- [What is expected]: Please copy the lines below, exactly as they are, from the one with "سفیران نظم وامنیت خدا قوت" through the one with "1/200 herpa ミラージュ 2000 フランス空軍", and leave out the pictures.

##### Dataset records #####

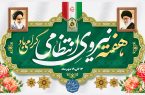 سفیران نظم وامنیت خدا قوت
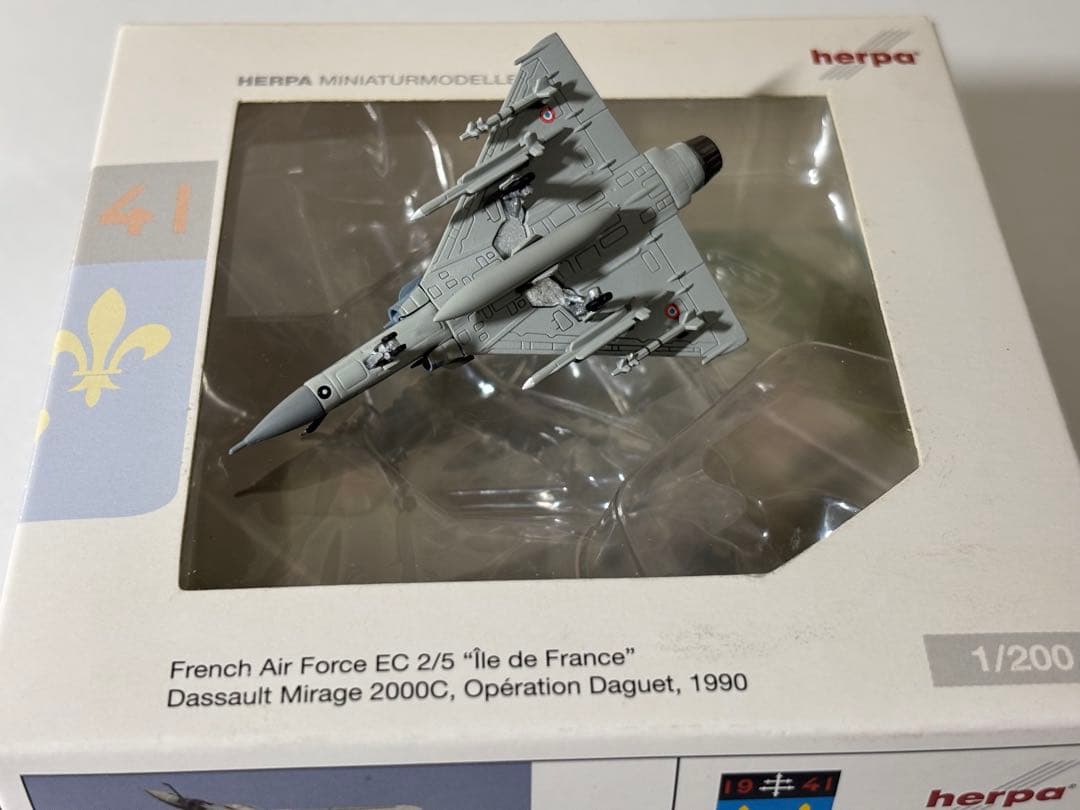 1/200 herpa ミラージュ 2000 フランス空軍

#####
##### Dataset records #####

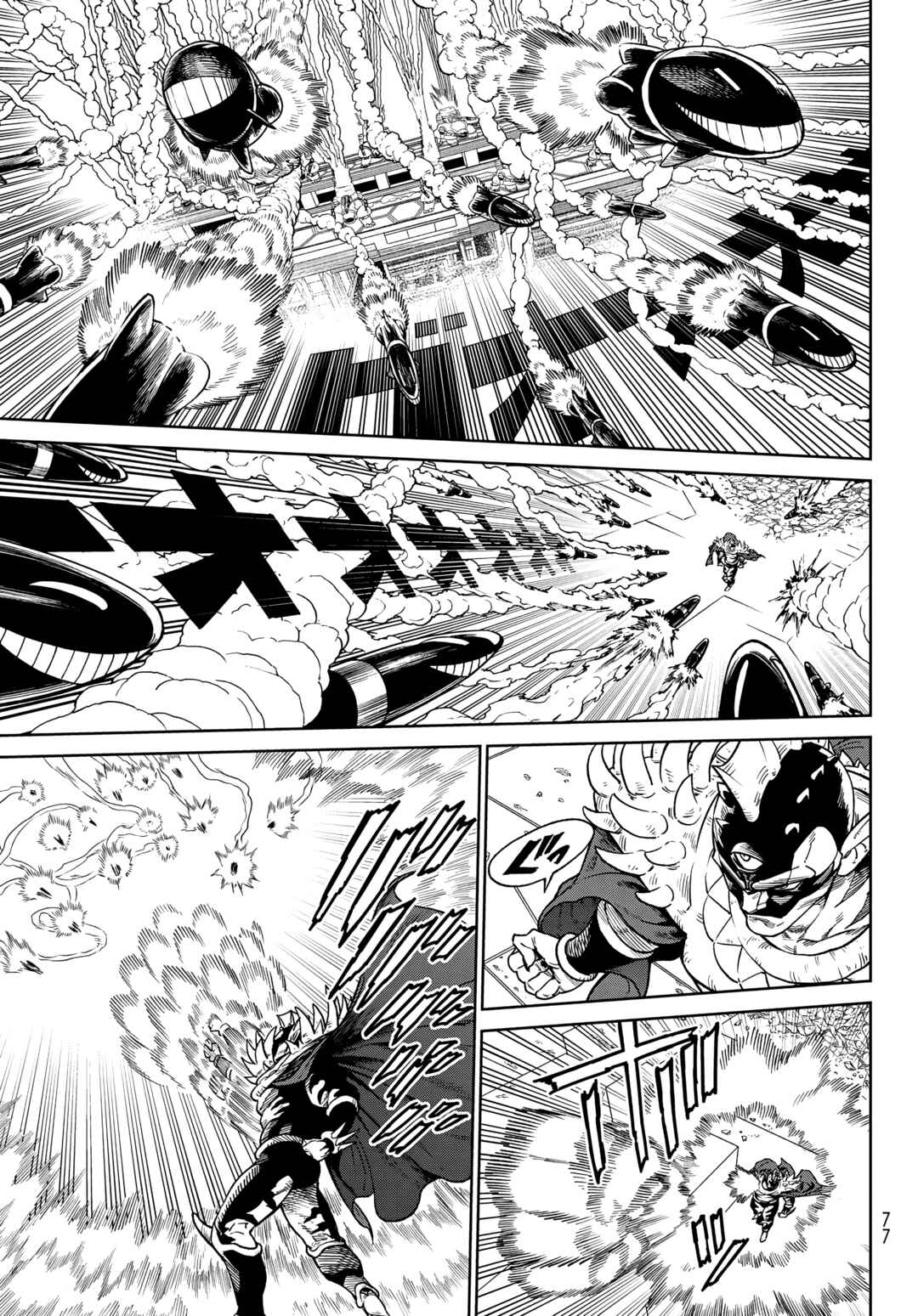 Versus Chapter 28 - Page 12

#####
##### Dataset records #####

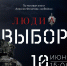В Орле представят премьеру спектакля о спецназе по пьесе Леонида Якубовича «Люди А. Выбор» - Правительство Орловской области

#####

- [Task result]:
 سفیران نظم وامنیت خدا قوت
 1/200 herpa ミラージュ 2000 フランス空軍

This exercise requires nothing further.